## Material supplied

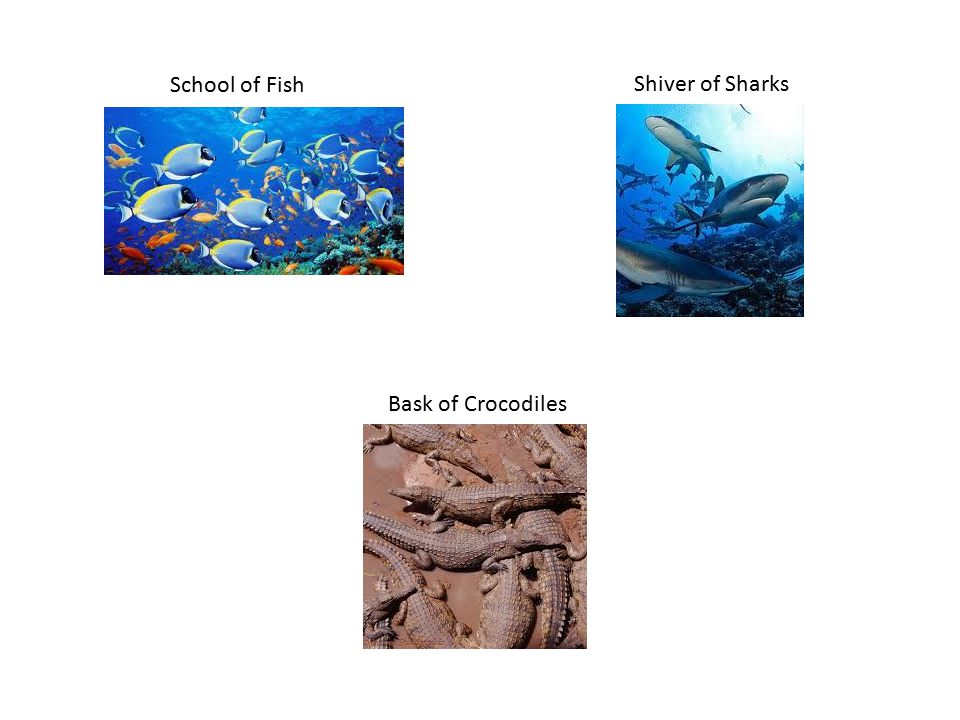 School of Fish Shiver of Sharks Bask of Crocodiles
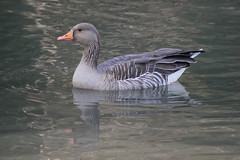 Goose greylag (ekaterina alexander) Tags: greylag goose wetland wetlands ekaterina england alexander sussex nature photography pictures anser bird orange beak wild wildfowl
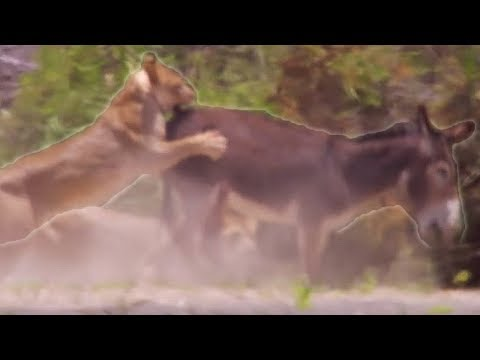 Lions hunting donkeys - BBC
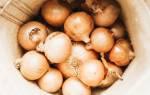 Секрет посадки лука-севка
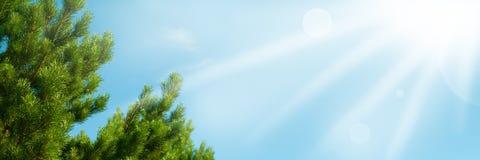 Filialer av cederträ mot himlen Arkivbild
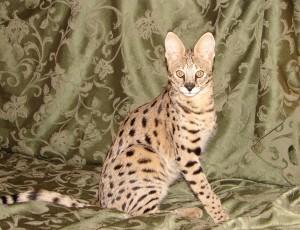 Кошка Саванна 4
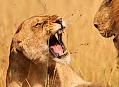 Páření lvů v Africe, lovcem živé krásy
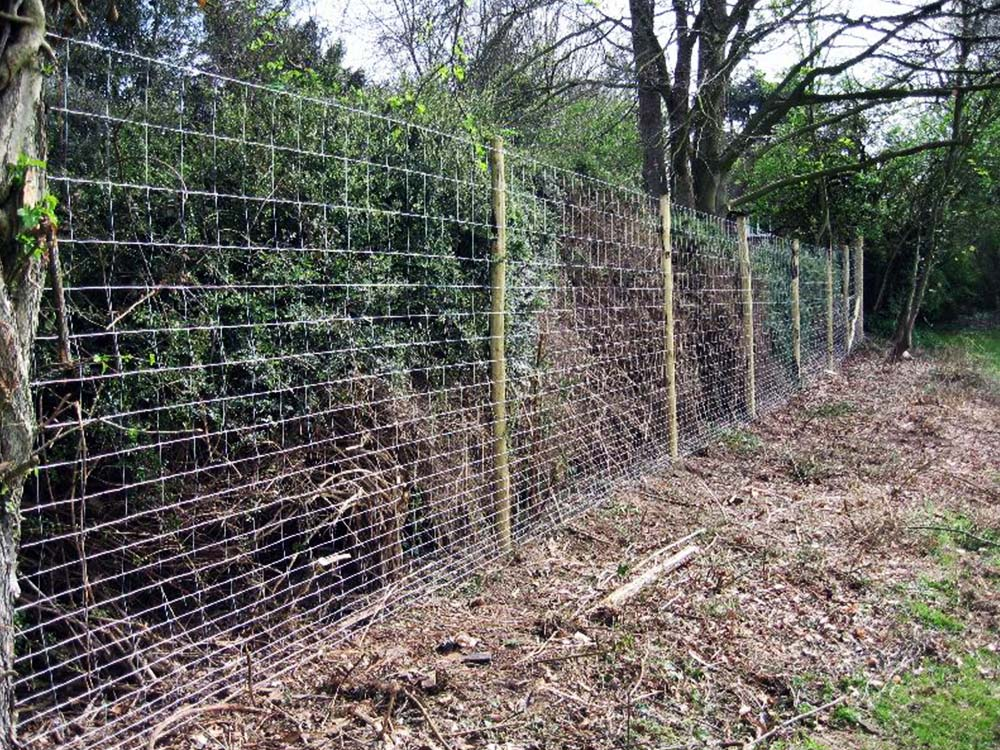 Garden And Deer Fencing Tower Fence Products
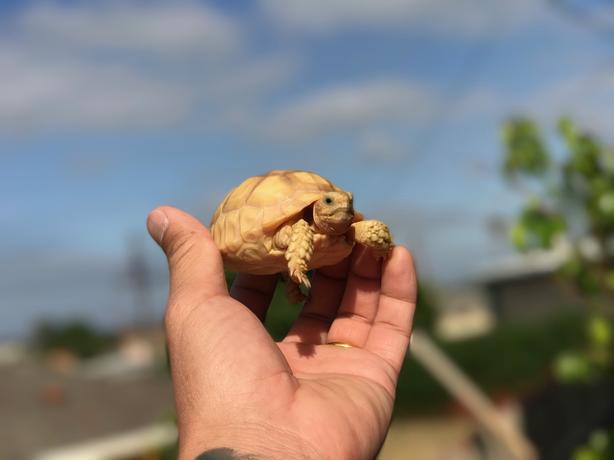 Albino sulcata tortoise for sale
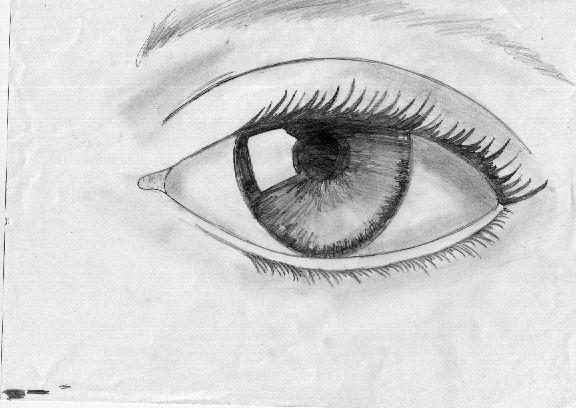 Sombras Y Dibujos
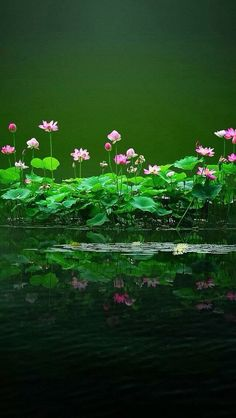 Pond Painting, Beautiful Places, Beautiful Pictures, Good Morning Prayer, Lotus Pond, Gif Photo, Lily Pond, Good Morning Images, Water Lilies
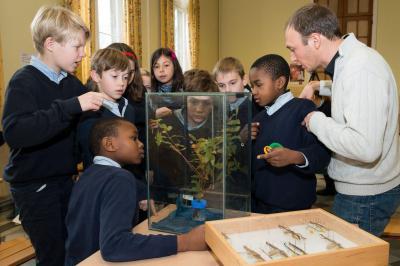 Bioloog Jérôme Constant (KBIN) geeft uitleg over wandelende takken in een school (Foto: Thierry Hubin, KBIN)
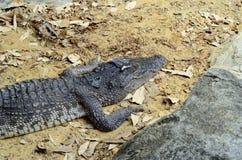 Siamese crocodile Stock Images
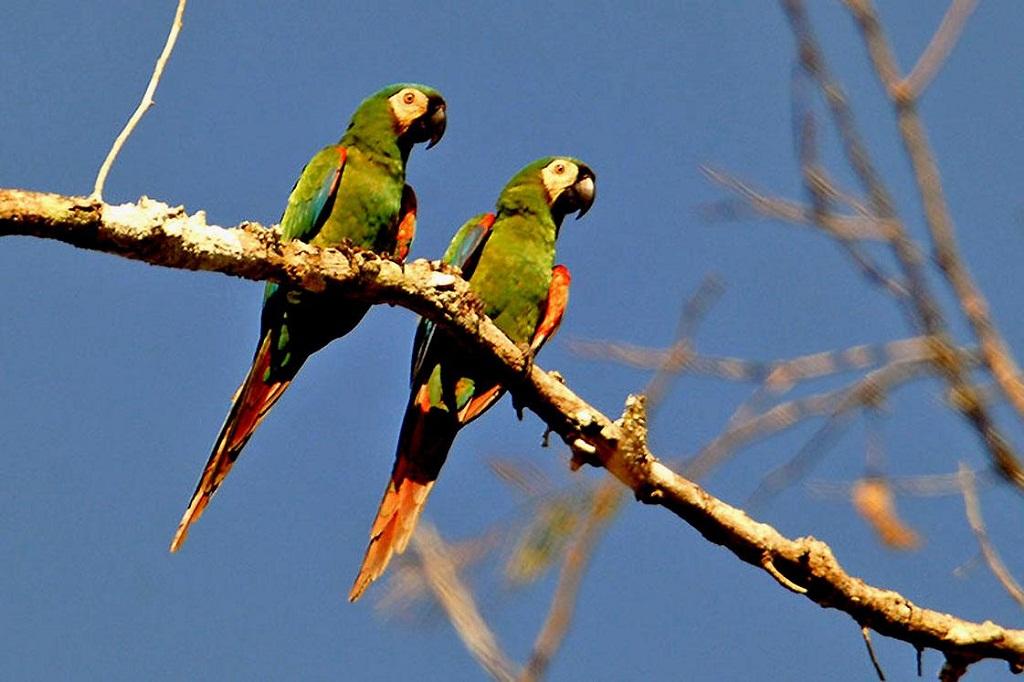 Cute Birds On Tree A2z Wallpaper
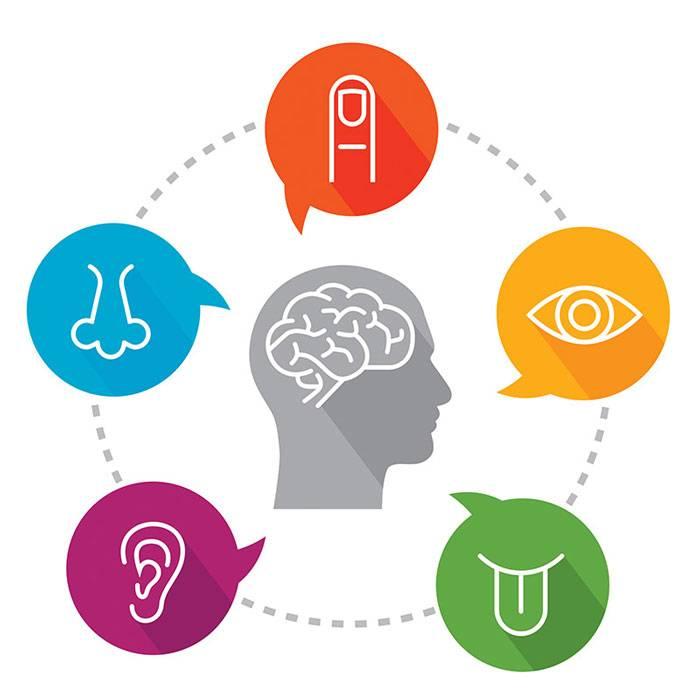 Sensory awareness- the fourth pillar of the 4 pillars of NLP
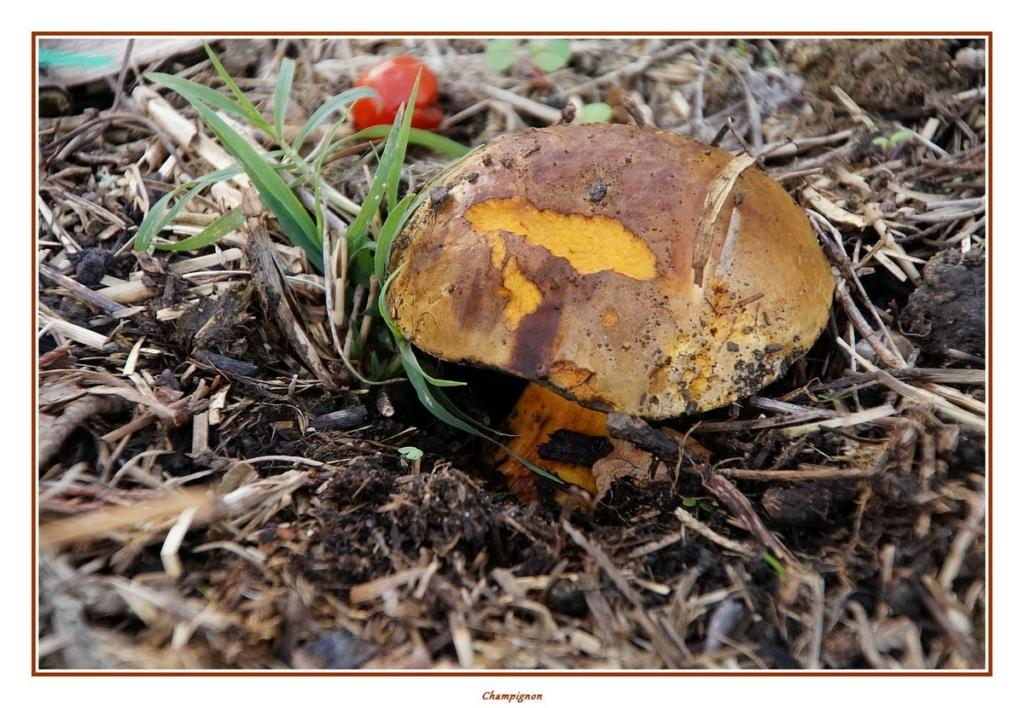 [fil ouvert] les champignons - Page 18 Dsc04157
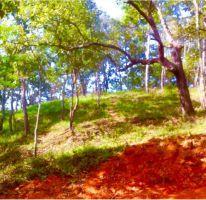 Foto de terreno habitacional en venta en rancho el maguey 106, el tuito, cabo corrientes, jalisco, 2153644 no 01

## Activity
Using the listing above, restate exactly the range between the lines holding "Goose greylag (ekaterina" and "Кошка Саванна 4", inclusive, with pictures left out.

## Answer to the problem
 Goose greylag (ekaterina alexander) Tags: greylag goose wetland wetlands ekaterina england alexander sussex nature photography pictures anser bird orange beak wild wildfowl
 Lions hunting donkeys - BBC
 Секрет посадки лука-севка
 Filialer av cederträ mot himlen Arkivbild
 Кошка Саванна 4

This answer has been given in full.